Carangian (San Jose) is home to local notable individuals in politics, to wit:
- Edilberto Aguilar del Valle is the second person, after the first woman Governor of Northern Samar Irene Balite, to have assumed the post of Governor of Northern Samar after the separation of Northern Samar from former Samar Province constituting the whole Samar Island, including some island towns thereof. Later he assumed the higher level post, as the first and the only Assemblyman hailed from Northern Samar among the group of Regional Assemblymen representing Region VIII (Eastern Visayas) to the Interim Batasang Pambansa (or Interim National Assembly) during the Marcos regime, thus leaving the governorship to his brother who immediately succeeded him. He then served as the Assemblyman of the lone (defunct) district of Northern Samar to the Regular Batasang Pambansa (or Regular National Assembly) until abolished by President Corazon Cojuangco-Aquino. He likewise served as a Member of the Provincial Board of Samar/Northern Samar.
- Reynaldo Aguilar del Valle succeeded the governorship from his brother making him the third Governor of Northern Samar. Like his brother, he served as a Member of the Provincial Board of Samar/Northern Samar.
- Bayani A. Dato became Vice Governor of Northern Samar under the governorship of Harlin C. Abayon. He unsuccessfully ran against Abayon in the 1998 Philippine general election for Congressman to represent the first legislative district of Northern Samar in the 11th Congress of the Philippines.
- Golda Papel Somoray - Ballesta is the widow of Atty Lazaro A. Ballesta. After his death, she assumed the vacant post left by her husband as Member of the Provincial Board of Northern Samar. Currently, she is still a Board Member after winning the 2013 Local Elections.
- Lazaro Anonuevo Ballesta was a Member of the Provincial Board of Northern Samar for three (3) consecutive terms, 1992–2001. In March, 1998, when then incumbent Governor Harlin Cast. Abayon ran against his Vice Governor, Atty. Bayani A. Dato, for the position of Congressman to represent the first district of Northern Samar in the House of Representatives, automatically resigning from office in accordance with the election rules in force at that time; thus, leaving their respective positions vacant, Ballesta promptly took his oath of office as a Governor of the Provincial Government of Northern Samar, and served from late March, 1998 to June 30, 1998, being the highest ranked and most qualified provincial official to succeed, pursuant to the rules of succession provided for in the Local Government Code of 1991, thus technically becoming the third provincial governor coming from this Municipality. In 2001, he ran and won as Mayor of San Jose against then incumbent Mayor Damian T. Luzon, Jr. He won his re-election when he ran unopposed in 2004. In 2007, he did not run for his third term. Instead, he ran for Congress to represent the first district of Northern Samar, which he lost to then Senior Board Member and former Governor Paul Daza, son of former Representative Raul Daza.

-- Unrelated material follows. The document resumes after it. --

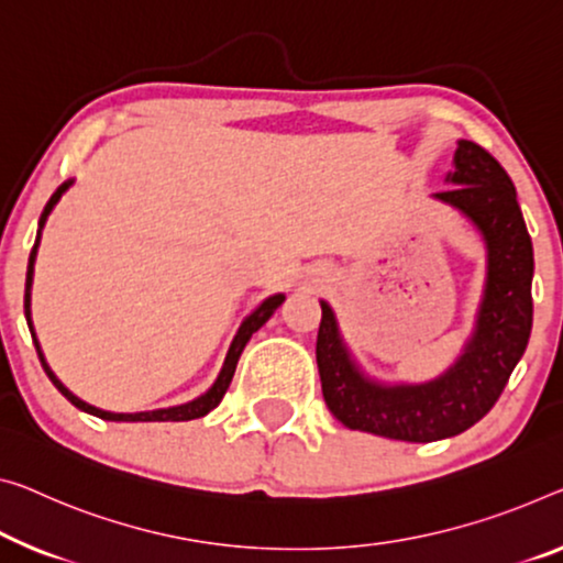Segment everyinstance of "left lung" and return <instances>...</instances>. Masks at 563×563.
Here are the masks:
<instances>
[{"mask_svg":"<svg viewBox=\"0 0 563 563\" xmlns=\"http://www.w3.org/2000/svg\"><path fill=\"white\" fill-rule=\"evenodd\" d=\"M438 201L475 223L488 249V272L475 332L455 365L422 385H379L344 347L334 311L322 305L317 367L330 412L350 430L405 443H432L475 426L504 393L526 352L533 322V246L514 180L478 143L457 141L455 170Z\"/></svg>","mask_w":563,"mask_h":563,"instance_id":"left-lung-1","label":"left lung"}]
</instances>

- Luis Romines Dasmarinas was elected as a Member of the Provincial Board of Northern Samar. A cousin to former Governors of Northern Samar Atty. Edilberto A. del Valle, Sr. and Atty. Reynaldo A. del Valle, Sr.

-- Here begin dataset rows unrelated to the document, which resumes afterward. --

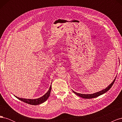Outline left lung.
<instances>
[{"instance_id":"obj_1","label":"left lung","mask_w":122,"mask_h":122,"mask_svg":"<svg viewBox=\"0 0 122 122\" xmlns=\"http://www.w3.org/2000/svg\"><path fill=\"white\" fill-rule=\"evenodd\" d=\"M116 77H117V76H116ZM116 77L115 78V79L113 80L111 84H110L109 86H108L106 88H105V89L103 90L102 91H100L99 92H97V93H96L93 94H80V93H76V92H75L74 91H73V92L76 95H77V96H78L81 97H82V98H84V99H92V98L97 97L99 96H100V95H101L105 93L106 92H107L108 90H109L110 88H111L112 87V86H113V84L114 81H115Z\"/></svg>"}]
</instances>
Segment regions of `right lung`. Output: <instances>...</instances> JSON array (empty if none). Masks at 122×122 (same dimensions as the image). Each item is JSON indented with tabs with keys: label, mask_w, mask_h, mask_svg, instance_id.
<instances>
[{
	"label": "right lung",
	"mask_w": 122,
	"mask_h": 122,
	"mask_svg": "<svg viewBox=\"0 0 122 122\" xmlns=\"http://www.w3.org/2000/svg\"><path fill=\"white\" fill-rule=\"evenodd\" d=\"M51 90V86H50L48 91L45 95L41 97H40L38 99H23V98L17 97L15 96L17 98H18L19 100H20L23 101L25 103H27V104L33 105H39V104H41V103H44V102L47 100L50 96Z\"/></svg>",
	"instance_id": "right-lung-1"
}]
</instances>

- Rodolfo Robis del Valle was a Member of the Provincial Board of Northern Samar. He is the eldest child of former governor of Northern Samar, Atty. Reynaldo A. del Valle, Sr.
- Alita Verano Esidera-Rosales former mayor of the capital town of Catarman, 2007–2010. She is the first woman to have been elected to the post (but is second only to hold the post). She is married to Catarman Mayor and former Member of the Provincial Board of Northern Samar, Francisco C. Rosales, Jr.